It feels like it’s been a while since I’ve watched a long-titled school quartet rom-com—KonoSuba doesn’t count b/c it took place entirely in a fantasy world (and didn’t have any rom; just com).
NetoYome, which I’m shortening this to for now, has a distinct game world and real world, and the group of four close friends and colleagues in the online RPG Legendary Age are actually quite distant in the real world…at least at first.
That distance is there despite all four members of the Alley Cat Guild going to the same school. It’s that intrigue; that sense of dual personalities, one of which is concealed by the anonymity of the net, that provides appeal initially.
Of course, we realize before Nishimura Hideki who his fellow guild members are in real life. The shy girl who doesn’t show her face is clearly Tamaki Ako; enough seems a bit off about Student Council President Goshouin Kyou to suspect her, and Segawa, turning her nose up at Hideki’s public otakuism, is clearly being a hypocrite.
The last hint needed is that Hideki once confessed to a cute catgirl who turned out to be a guy in real life, making him swear off falling for girls in the game until he got over it and realized it doesn’t really matter what gender people are in the real world, becaue LA isn’t real. As long as their in-game alias is cute, he’s fine with it.
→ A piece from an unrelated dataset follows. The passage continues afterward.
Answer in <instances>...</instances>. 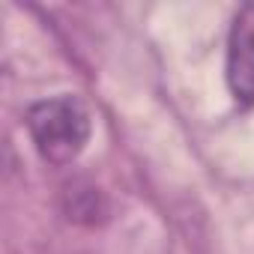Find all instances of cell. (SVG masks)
<instances>
[{"mask_svg": "<svg viewBox=\"0 0 254 254\" xmlns=\"http://www.w3.org/2000/svg\"><path fill=\"white\" fill-rule=\"evenodd\" d=\"M27 132H30L33 147L42 156V162H48L54 168H66L87 147L93 123H90V111L84 108L81 99L54 96V99H42V102L30 105Z\"/></svg>", "mask_w": 254, "mask_h": 254, "instance_id": "6da1fadb", "label": "cell"}, {"mask_svg": "<svg viewBox=\"0 0 254 254\" xmlns=\"http://www.w3.org/2000/svg\"><path fill=\"white\" fill-rule=\"evenodd\" d=\"M224 78L233 102L239 108H251L254 105V3H245L230 24Z\"/></svg>", "mask_w": 254, "mask_h": 254, "instance_id": "7a4b0ae2", "label": "cell"}]
</instances>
Of course, things change when the guildmaster Apricot announces an offline get-together, and the four classmates come face-to-face with each other and learn that rather than three guys and a girl, their party is actually three girls and a guy.
Despite all the telegraphing it’s a legitimately exciting moment, whether it’s Ako suddenly realizing it’s okay to act towards Hideki the way she does in-game, to Kyou being able to discern who is who, to Segawa’s hypocrisy being exposed, and having no defense.
She is who she is; it doesn’t change the fact she still thinks Hideki is gross!
In fact, all four members are who they are; and that’s why they’re so likable; they’re genuine. When it comes down to it, even the tsundere Segawa doesn’t deny her nature. She won’t date anyone in the real world despite getting offers because it would take away from what she truly enjoys: playing LA with the others.
I was also touched when Ako voiced her relief and joy that she can consider her comrades real friends she can talk to, as to this point she’s had no friends (neither has Kyou). Or Hideki telling Segawa he much prefers who she is to her school persona. Or Hideki hardly being able to believe his luck that this time the cute waifu he chose in-game is actually a cute real girl offline.
It started a little slow (the RPG action early on was pretty lame), but NetoYome gradually grew on me. It’s cute, it’s earnest, and it’s got lots of heart and rom-com potential.